**Esercizi scritti**
• A. Rispondi alle seguenti domande in base all'articolo:
(i) Per quanti anni Ryan Zimmerman ha giocato a Washington?
(ii) Quale nuovo soprannome è comparso sulla pagina Wikipedia di Zimmerman?
(iii) Presso quale istituto lavora Norman Ornstein?
• B. Indica se ciascuna affermazione concorda con l'articolo, rispondendo sì o no e citando le parole del testo che lo stabiliscono:
(i) Kurt Suzuki ha indossato un cappellino con lo slogan "Make America Great Again".
(ii) Bill Palmer è un politologo dell'American enterprise institute.
(iii) Prima di questa vittoria i Nationals avevano già conquistato altre World Series.
• C. Traduci in inglese questa frase dell'articolo: «Anche la premiazione di una squadra di baseball diventa un referendum su Trump».

**Testo del documento**
Il presidente americano Donald Trump assieme alla squadra di baseball Houston Astros alla Casa bianca, nel marzo del 2018 (foto di Joyce N. Boghosian, White house)

Anche la premiazione di una squadra di baseball diventa un referendum su Trump

I Nationals divisi tra trumpiani e liberal sono il sintomo di una guerra culturale in corso in America, dove tutto viene politicizzato

Questo articolo è stato pubblicato sul Foglio Internazionale: ogni lunedì, segnalazioni dalla stampa estera con punti di vista che nessun altro vi farà leggere a cura di Giulio Meotti


 

"Dopo 14 anni a Washington il giocatore di baseball Ryan Zimmerman si è guadagnato il soprannome di ‘Mr. National’, essendo il volto di spicco della squadra della città”, scrive David Nakamura sul Washington Post. “Ma lunedì scorso la sua pagina su Wikipedia è stata temporaneamente vandalizzata per appiccicargli un nuovo soprannome: Mr. Nationalist. Zimmerman è stato il bersaglio di un utente anonimo arrabbiato dalle parole di stima del giocatore per Donald Trump durante una cerimonia alla Casa Bianca lo stesso giorno, ma il compagno di squadra Kurt Suzuki ha avuto un trattamento persino peggiore. Bill Palmer, un analista politico di tendenza liberal, ha detto che il giocatore dovrebbe essere ‘bandito dal baseball’ per avere indossato un cappellino con lo slogan ‘Make America Great Again’, che Palmer considera ‘una forma di hate speech razzista e una minaccia implicita di violenza’. Norman Ornstein, un politologo all’American enterprise institute e critico di Trump, ha scritto su Twitter: ‘Amo Kurt Suzuki come giocatore. Però ha indossato un capellino con il MAGA alla Casa Bianca, quindi non tiferò più per lui’. Per i Nationals, il cui spirito da combattenti viene racchiuso nel motto ‘resta nella mischia’, la settimana successiva alla conquista del loro primo World Series ha dimostrato che, pur avendo terminato la lotta in campo, i giocatori sono entrati in una battaglia più grande sul terreno politico, una battaglia che non finirà entro breve.

**Dati**
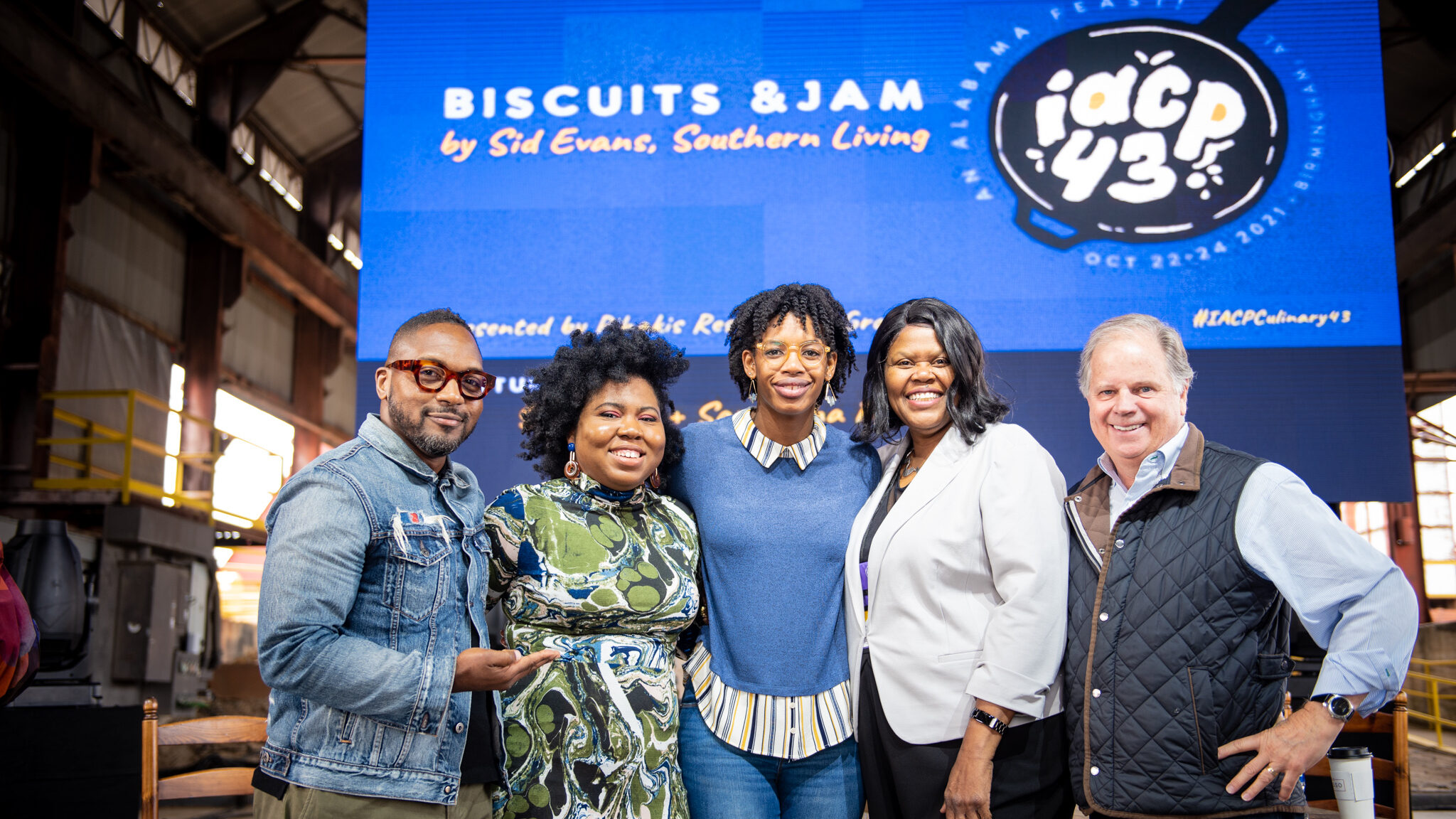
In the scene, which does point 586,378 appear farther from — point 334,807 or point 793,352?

**Soluzioni per esercizio**
• A.
(i) 14 anni.
(ii) Mr. Nationalist.
(iii) L'American enterprise institute.

• B.
(i) Sì: "per avere indossato un cappellino con lo slogan ‘Make America Great Again’"
(ii) No: "Bill Palmer, un analista politico di tendenza liberal"
(iii) No: "la settimana successiva alla conquista del loro primo World Series"

• C. Even the awards ceremony for a baseball team becomes a referendum on Trump.